Questi sono giorni in cui il pensiero mi riporta a tredici anni fa, quando fui incaricato dalla curia a prendermi cura, in qualità d’infermiere, dell’Arcivescovo Alessandro Maria Gottardi.
Prima di allora quest’uomo l’avevo incontrato nella sua residenza estiva in Val di Sella (Valsugana) quando, piccolo, mi aveva tenuto sulle sue ginocchia come fa un nonno con il nipotino. Poi l’ho rivisto in occasione della mia cresima e, di tanto in tanto, in Duomo durante le solenni celebrazioni liturgiche.

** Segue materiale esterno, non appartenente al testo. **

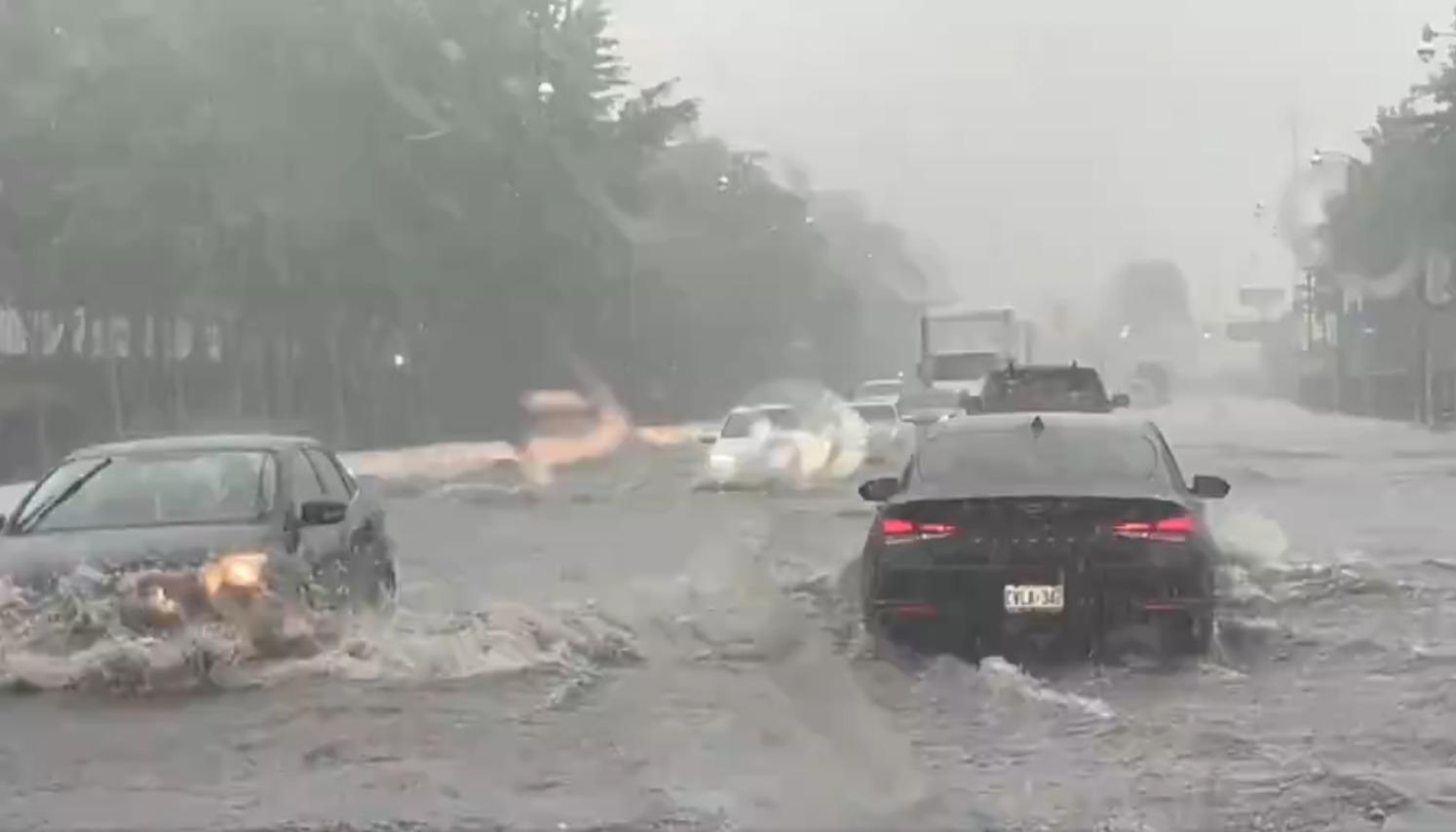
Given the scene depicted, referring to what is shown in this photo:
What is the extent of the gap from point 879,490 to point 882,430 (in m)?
27.3

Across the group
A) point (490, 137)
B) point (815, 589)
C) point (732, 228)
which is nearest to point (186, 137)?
point (490, 137)

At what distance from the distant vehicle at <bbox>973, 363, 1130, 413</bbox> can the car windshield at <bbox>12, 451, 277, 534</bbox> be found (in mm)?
18550

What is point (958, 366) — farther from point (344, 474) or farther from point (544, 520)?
point (344, 474)

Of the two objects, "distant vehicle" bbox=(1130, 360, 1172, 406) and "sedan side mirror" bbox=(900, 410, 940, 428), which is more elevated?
"sedan side mirror" bbox=(900, 410, 940, 428)

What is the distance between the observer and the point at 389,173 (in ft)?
157

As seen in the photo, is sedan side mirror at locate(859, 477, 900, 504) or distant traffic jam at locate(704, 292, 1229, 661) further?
sedan side mirror at locate(859, 477, 900, 504)

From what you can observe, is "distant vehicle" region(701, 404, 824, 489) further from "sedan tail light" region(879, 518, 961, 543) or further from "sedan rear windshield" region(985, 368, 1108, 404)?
"sedan tail light" region(879, 518, 961, 543)

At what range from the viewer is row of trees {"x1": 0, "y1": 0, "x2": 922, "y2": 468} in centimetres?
4156

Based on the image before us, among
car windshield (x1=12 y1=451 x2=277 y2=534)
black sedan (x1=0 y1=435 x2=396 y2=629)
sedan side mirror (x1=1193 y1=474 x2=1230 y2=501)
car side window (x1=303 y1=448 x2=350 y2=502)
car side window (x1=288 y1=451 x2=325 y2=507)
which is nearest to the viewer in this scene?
black sedan (x1=0 y1=435 x2=396 y2=629)

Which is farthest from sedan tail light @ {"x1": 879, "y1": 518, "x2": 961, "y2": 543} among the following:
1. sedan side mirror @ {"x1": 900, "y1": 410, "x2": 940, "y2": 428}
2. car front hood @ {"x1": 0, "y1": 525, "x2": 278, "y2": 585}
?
sedan side mirror @ {"x1": 900, "y1": 410, "x2": 940, "y2": 428}

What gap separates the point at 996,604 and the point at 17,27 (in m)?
32.4

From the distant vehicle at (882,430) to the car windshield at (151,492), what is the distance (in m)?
25.9

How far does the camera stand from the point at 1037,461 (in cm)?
1276

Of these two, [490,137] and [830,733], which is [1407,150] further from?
[830,733]
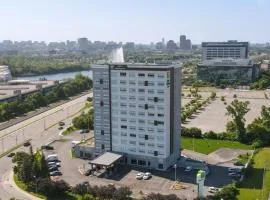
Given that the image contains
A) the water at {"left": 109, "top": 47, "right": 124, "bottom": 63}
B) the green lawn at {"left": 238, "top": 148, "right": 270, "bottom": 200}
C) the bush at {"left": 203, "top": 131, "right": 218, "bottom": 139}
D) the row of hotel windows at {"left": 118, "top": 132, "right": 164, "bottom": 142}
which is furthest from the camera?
the bush at {"left": 203, "top": 131, "right": 218, "bottom": 139}

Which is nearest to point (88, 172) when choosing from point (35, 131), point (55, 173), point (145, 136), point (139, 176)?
point (55, 173)

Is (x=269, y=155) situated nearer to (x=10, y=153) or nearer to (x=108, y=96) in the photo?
(x=108, y=96)

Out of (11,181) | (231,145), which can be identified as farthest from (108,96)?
(231,145)

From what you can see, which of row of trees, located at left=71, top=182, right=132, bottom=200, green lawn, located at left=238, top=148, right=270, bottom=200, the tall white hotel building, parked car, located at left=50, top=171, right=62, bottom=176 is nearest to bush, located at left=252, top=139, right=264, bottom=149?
green lawn, located at left=238, top=148, right=270, bottom=200

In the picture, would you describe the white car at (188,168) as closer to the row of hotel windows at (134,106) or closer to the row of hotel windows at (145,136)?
the row of hotel windows at (145,136)

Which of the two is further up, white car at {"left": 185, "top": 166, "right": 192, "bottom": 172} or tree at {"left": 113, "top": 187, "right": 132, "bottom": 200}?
tree at {"left": 113, "top": 187, "right": 132, "bottom": 200}

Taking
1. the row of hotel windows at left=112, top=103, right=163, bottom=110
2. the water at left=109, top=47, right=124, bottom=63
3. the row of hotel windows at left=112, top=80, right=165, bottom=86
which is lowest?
the row of hotel windows at left=112, top=103, right=163, bottom=110

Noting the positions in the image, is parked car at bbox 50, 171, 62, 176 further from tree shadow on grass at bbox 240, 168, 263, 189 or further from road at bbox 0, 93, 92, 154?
tree shadow on grass at bbox 240, 168, 263, 189

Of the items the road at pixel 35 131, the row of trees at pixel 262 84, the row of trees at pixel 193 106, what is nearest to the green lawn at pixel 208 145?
the row of trees at pixel 193 106
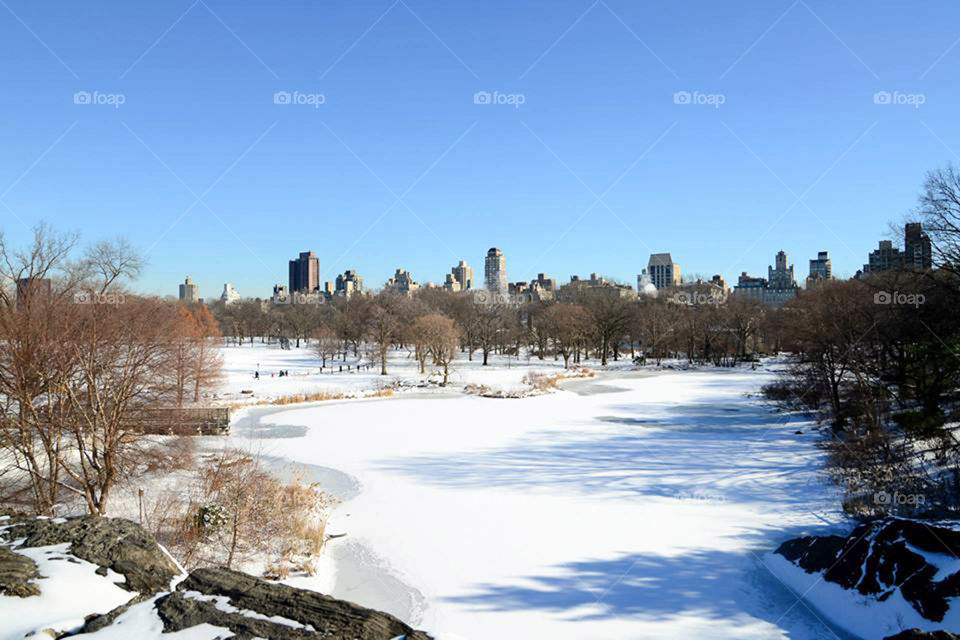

Un volto, il suo, che mi ha accompagnato fin dall’infanzia. Una presenza che però mi trasmetteva soggezione, austerità e timore; questo fino a quando la sua malattia mi ha dato modo di rincontrarlo e di stargli vicino negli ultimi tre anni della sua vita, fino alla morte (2001). In questo tempo entrambi ci siamo conosciuti, svelati ed io, di mons. Gottardi, ho toccato con mano la sua grande saggezza e umanità.
Dentro a quest’uomo austero, si nascondeva un cuore di bambino, aperto alla meraviglia, con lo sguardo rivolto al presente e al futuro come se gli appartenesse per altri cent’anni, ma con la libertà di chi sa ed è pronto a lasciare ogni cosa e ad uscire di scena in ogni momento. Nonostante vecchiaia e malattia l’avessero privato del contatto con la sua gente, nel suo vivere di tutti i giorni, la solitudine non era motivo di angoscia né di disperazione e per i pochi che gli sono stati vicino fino alla fine (signora Elena, don Sergio, don Cornelio, don Luciano e altri ancora) era evidente che la sua, era una solitudine abitata da Dio e quindi, proprio per questo, vissuta come dono.
Anche nel suo morire circondato dai seminaristi, alcuni dei quali oggi sacerdoti, ha testimoniato che il suo vivere è stato Cristo e il suo morire gli avrebbe aperto gli occhi su colui per il quale ha vissuto come sacerdote, come pastore, ma soprattutto come uomo di Dio. Questo è il ricordo che ho di lui.